La Maison-Blanche a confirmé ce vendredi que le président américain Donald Trump participera au prochain sommet du G7, prévu en France au mois de juin. Cette annonce met fin à plusieurs semaines de spéculation autour de la présence du chef d’État américain à cette rencontre internationale majeure, alors que le contexte géopolitique reste tendu sur de nombreux dossiers économiques et diplomatiques.
« Le président Trump est impatient de se rendre en France pour le sommet du G7 afin de poursuivre la coopération avec nos partenaires internationaux », a indiqué ce matin la porte-parole de la Maison-Blanche dans un communiqué transmis à la presse. L’administration américaine réaffirme ainsi l’attachement des États-Unis à leur engagement auprès des six autres membres du groupe – la France, l’Allemagne, l’Italie, le Japon, le Royaume-Uni et le Canada – qui se réuniront en terres françaises pour discuter des grands enjeux mondiaux.
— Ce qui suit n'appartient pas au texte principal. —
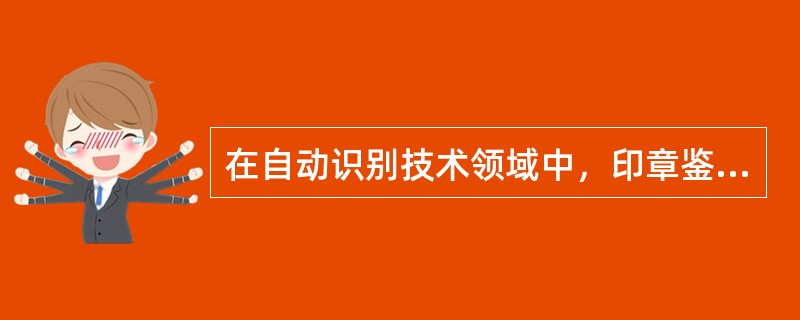 在自动识别技术领域中，印章鉴...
Ce sommet, qui se tient chaque année et réunit les principales puissances économiques mondiales, abordera des questions clés touchant à la croissance, au commerce international, à la régulation financière, ainsi qu’aux défis transversaux tels que le changement climatique ou la lutte contre les inégalités. L’édition 2019, présidée par la France, s’annonce particulièrement animée alors que les relations entre Washington et plusieurs autres puissances du G7 ont été marquées ces derniers mois par des divergences notables, notamment sur les questions commerciales et environnementales.
L’administration Trump s’est distinguée à plusieurs reprises par des positions allant à rebours du consensus international, notamment sur les accords climatiques, la régulation des marchés ou les droits de douane. Sa participation effective à ce sommet est donc scrutée de près par les observateurs économiques et diplomatiques, qui attendent de voir si le président américain profitera de cette tribune pour défendre ses priorités ou s’il pourrait évoluer sur certains dossiers d’intérêt collectif.
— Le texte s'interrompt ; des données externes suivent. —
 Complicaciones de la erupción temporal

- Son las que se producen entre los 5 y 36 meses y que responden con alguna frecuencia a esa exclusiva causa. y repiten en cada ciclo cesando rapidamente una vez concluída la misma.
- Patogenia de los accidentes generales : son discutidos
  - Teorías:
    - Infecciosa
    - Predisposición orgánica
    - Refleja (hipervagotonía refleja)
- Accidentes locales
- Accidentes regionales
En 2018, le sommet du G7 au Canada avait donné lieu à une séquence tendue, conclue par le retrait spectaculaire des États-Unis d’un communiqué final pourtant négocié de longue haleine entre les chefs d’État. Les partenaires européens, en particulier la France et l’Allemagne, avaient alors appelé à un dialogue renforcé afin d’éviter la multiplication de situations bloquées préjudiciables à la coopération internationale.
Le prochain sommet s’inscrit également dans un contexte d’incertitude économique mondiale. Les doutes entourant la croissance dans plusieurs régions, les tensions commerciales persistantes entre les États-Unis et la Chine, ou encore les défis posés par la révolution numérique et la fiscalité des géants technologiques seront au cœur des échanges. La France, hôte de l’événement, a d’ores et déjà déclaré vouloir placer la lutte contre les inégalités et la préservation du multilatéralisme au centre des débats.
Le déplacement de Donald Trump en France interviendra également alors que la campagne pour l’élection présidentielle américaine de 2020 commence à s’intensifier. Une participation remarquée au sommet du G7 pourrait permettre au président américain de soigner son image sur la scène internationale, alors même que sa politique étrangère controversée suscite débats et interrogations aux États-Unis comme à l’international.
Les prochains jours seront déterminants pour la préparation de ce sommet très attendu. Les équipes diplomatiques travaillent d’ores et déjà à l’élaboration de l’ordre du jour et à la préparation de possibles déclarations communes, dans l’espoir de trouver des compromis susceptibles d’avancer sur les grands dossiers mondiaux.